Illinois need not dispense with its preferred mechanism for protecting its citizenry by virtue merely of a foreign judgment that envisioned less restrictive requirements' being imposed on the relevant sex offender. Illinois, as a state of the Union, has police power over the health and welfare of its citizens. See Barbier v. Connolly, 113 U.S. 27, 31, 5 S.Ct. 357, 28 L.Ed. 923 (1885) (observing that a state's police power permits it to enact laws promoting "the health, peace, morals, education, and good order of the people"); United States v. Salerno, 481 U.S. 739, 747, 107 S.Ct. 2095, 95 L.Ed.2d 697 (1987) ("There is no doubt that preventing danger to the community is a legitimate regulatory goal."). The Supreme Court has regularly upheld states' exercise of their police powers to protect their citizens against sexual predators. See, e.g., Smith v. Doe, 538 U.S. 84, 123 S.Ct. 1140, 155 L.Ed.2d 164 (2003); Kansas v. Hendricks, 521 U.S. 346, 117 S.Ct. 2072, 138 L.Ed.2d 501 (1997). As in Baker, the New York court in the present case "cannot command obedience elsewhere on a matter the [New York] court lacks authority to resolve." Baker, 522 U.S. at 240, 118 S.Ct. 657. New York has no authority to dictate to Illinois the manner in which it can best protect its citizenry from those convicted of sex offenses.

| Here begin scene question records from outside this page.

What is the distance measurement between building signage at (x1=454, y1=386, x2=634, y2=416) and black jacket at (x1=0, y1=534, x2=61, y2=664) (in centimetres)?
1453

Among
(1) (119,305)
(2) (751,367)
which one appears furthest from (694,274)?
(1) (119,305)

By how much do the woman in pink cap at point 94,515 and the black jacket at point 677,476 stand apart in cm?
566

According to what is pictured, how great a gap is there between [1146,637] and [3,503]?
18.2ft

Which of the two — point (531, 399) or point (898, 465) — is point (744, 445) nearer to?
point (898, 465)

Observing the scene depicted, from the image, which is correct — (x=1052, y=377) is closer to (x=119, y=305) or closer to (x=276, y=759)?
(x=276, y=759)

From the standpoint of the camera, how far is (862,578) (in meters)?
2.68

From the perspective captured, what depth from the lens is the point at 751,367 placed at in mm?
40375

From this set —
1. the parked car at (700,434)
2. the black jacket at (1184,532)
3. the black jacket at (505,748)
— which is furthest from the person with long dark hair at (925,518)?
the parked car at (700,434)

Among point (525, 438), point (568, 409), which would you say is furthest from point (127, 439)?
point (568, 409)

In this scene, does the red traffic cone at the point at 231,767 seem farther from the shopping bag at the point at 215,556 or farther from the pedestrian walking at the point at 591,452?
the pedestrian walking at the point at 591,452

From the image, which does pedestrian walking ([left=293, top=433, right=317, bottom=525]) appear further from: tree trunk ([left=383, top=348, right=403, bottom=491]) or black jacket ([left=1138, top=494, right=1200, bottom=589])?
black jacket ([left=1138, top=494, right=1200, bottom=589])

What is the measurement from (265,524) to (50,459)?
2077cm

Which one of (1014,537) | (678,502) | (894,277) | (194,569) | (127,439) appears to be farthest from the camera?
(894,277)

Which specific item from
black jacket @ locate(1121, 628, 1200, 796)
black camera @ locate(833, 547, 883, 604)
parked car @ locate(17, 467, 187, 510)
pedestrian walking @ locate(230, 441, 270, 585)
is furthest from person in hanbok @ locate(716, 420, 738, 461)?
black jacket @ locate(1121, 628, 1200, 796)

Nor is this a case in which a state's police power conflicts with the U.S. Constitution or an Act of Congress, for this would require state law to give way by virtue of the Supremacy Clause. See, e.g., Morris v. Jones, 329 U.S. 545, 552-53, 67 S.Ct. 451, 91 L.Ed. 488 (1947). The Full Faith and Credit Clause was enacted to preclude the same matters' being relitigated in different states as recalcitrant parties evade unfavorable judgments by moving elsewhere. It was never intended to allow one state to dictate the manner in which another state protects its populace. This being the case, there is no tension between Illinois's police power and the Full Faith and Credit Clause here. As a result, New York could promise Rosin only that he would never have to register as a sex offender within its own jurisdiction. Rosin could not bargain for a promise from New York as to what other states would do based on his guilty plea to sexual abuse in the third degree, for New York had no power to make such a promise.